Section 17.9. Sybase Recovery Procedure | Backup & Recovery: Inexpensive Backup Solutions for Open Systems

17.9. Sybase Recovery Procedure

The first step to recover from a database problem is diagnosing exactly what is wrong with the database. This section provides step-by-step directions for diagnosing and repairing server problems.

Here are a few important things to keep in mind when working on a Sybase server:

It may take some time to have a support call returned. If you have a support contract, contact Sybase technical support early in the process. Sybase technical support will call you back within an hour of placing a priority 1 call.
Take a deep breath before starting. Errors made during a disaster can have dramatic consequences.
The online Sybase manuals, particularly the Troubleshooting Guide, can be very useful.
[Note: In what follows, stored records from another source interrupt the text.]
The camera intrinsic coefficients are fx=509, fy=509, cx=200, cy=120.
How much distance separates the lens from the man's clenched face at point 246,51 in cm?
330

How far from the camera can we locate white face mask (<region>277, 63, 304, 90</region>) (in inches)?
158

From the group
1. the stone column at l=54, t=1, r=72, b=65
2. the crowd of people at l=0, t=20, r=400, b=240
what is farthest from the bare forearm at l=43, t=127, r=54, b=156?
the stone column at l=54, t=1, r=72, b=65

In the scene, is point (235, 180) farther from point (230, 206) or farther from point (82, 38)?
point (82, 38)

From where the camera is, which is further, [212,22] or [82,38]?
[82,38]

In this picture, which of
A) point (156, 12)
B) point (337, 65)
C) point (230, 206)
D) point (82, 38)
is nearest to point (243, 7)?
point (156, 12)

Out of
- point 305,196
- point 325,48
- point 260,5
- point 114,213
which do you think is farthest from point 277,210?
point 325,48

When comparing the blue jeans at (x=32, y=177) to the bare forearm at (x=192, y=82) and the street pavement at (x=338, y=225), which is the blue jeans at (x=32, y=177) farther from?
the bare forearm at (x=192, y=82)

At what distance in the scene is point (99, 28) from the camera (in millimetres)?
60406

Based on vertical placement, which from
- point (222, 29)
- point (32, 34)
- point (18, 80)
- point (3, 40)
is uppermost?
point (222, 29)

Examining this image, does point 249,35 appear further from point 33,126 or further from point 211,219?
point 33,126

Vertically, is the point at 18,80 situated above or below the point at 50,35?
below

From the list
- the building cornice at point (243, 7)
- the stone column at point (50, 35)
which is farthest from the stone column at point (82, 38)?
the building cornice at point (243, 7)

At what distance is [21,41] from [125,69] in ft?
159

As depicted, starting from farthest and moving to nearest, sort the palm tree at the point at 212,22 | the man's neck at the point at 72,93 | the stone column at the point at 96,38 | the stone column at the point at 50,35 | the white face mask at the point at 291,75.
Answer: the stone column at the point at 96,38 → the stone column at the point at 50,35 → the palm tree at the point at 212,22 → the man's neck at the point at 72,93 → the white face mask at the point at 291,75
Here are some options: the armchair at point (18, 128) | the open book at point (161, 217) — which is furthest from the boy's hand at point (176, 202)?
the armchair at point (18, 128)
17.9.1. Step 1: Can You Connect to Your Server Using isql?

The first thing you should try after someone has reported a server problem is to connect to your database server using a utility such as isql.

If you succeed, go to Step 2. If you fail, go to Step 5.

17.9.2. Step 2: Run the Stored Procedure sp_who

Once you log in to the database using isql, you should run the stored procedure sp_who. This procedure tells you what users are doing on your server and identifies blocked processes.

If you have loaded my extended system stored procedure library, you can use sp_ _whodo instead of sp_who. sp_ _whodo shows you only active processes and, more importantly, clearly shows you blocked processes. sp_who output shows one row per connected user; this can be a lot of data on large systems.

If you have any blocked processes, go to Step 3. If you see any processes in LOG SUSPEND state, go to Step 4. If everything looks OK, you can also run the stored procedure sp_lock to do further diagnostics or sp_helplogin loginname to check whether the user is locked out because of security policy (such as too many password attempts).

If sp_who shows no obvious problems and you still think something is wrong with your server, go to Step 6, and check the server error log.

17.9.3. Step 3: Blocked Processes

If Step 2 revealed that some of your server processes are blocked, you must decide whether there is a problem that requires you to terminate one of them. If you find that a query is blocking other queries, you can kill it by terminating the client program or by using the Sybase T-SQL command kill.

17.9.4. Step 4: Log Suspend

If sp_who shows a process in LOG SUSPEND state, one of your databases has a full transaction log. You need to either manually truncate or extend the log, or kill the process that filled the log. Details on how to proceed are explained in the "Transaction Log " section earlier in this chapter.

17.9.5. Step 5: You Can't Connect Using isql

If you can't connect to your server using a utility such as isql, you should log in to the system that runs your server (using terminal services or telnet) and go to Step 6.

17.9.6. Step 6: Check the Sybase Server Error Log

When you have a major problem, it is always useful to check the server's error log. The error log is not always in the same location; it is essentially set in the run file that was used to start your database. But usually the server's error log is in the file $SYBASE/$SYBASE_ASE/install/<SERVER>.log. Review this file, which is in chronological order, for errors.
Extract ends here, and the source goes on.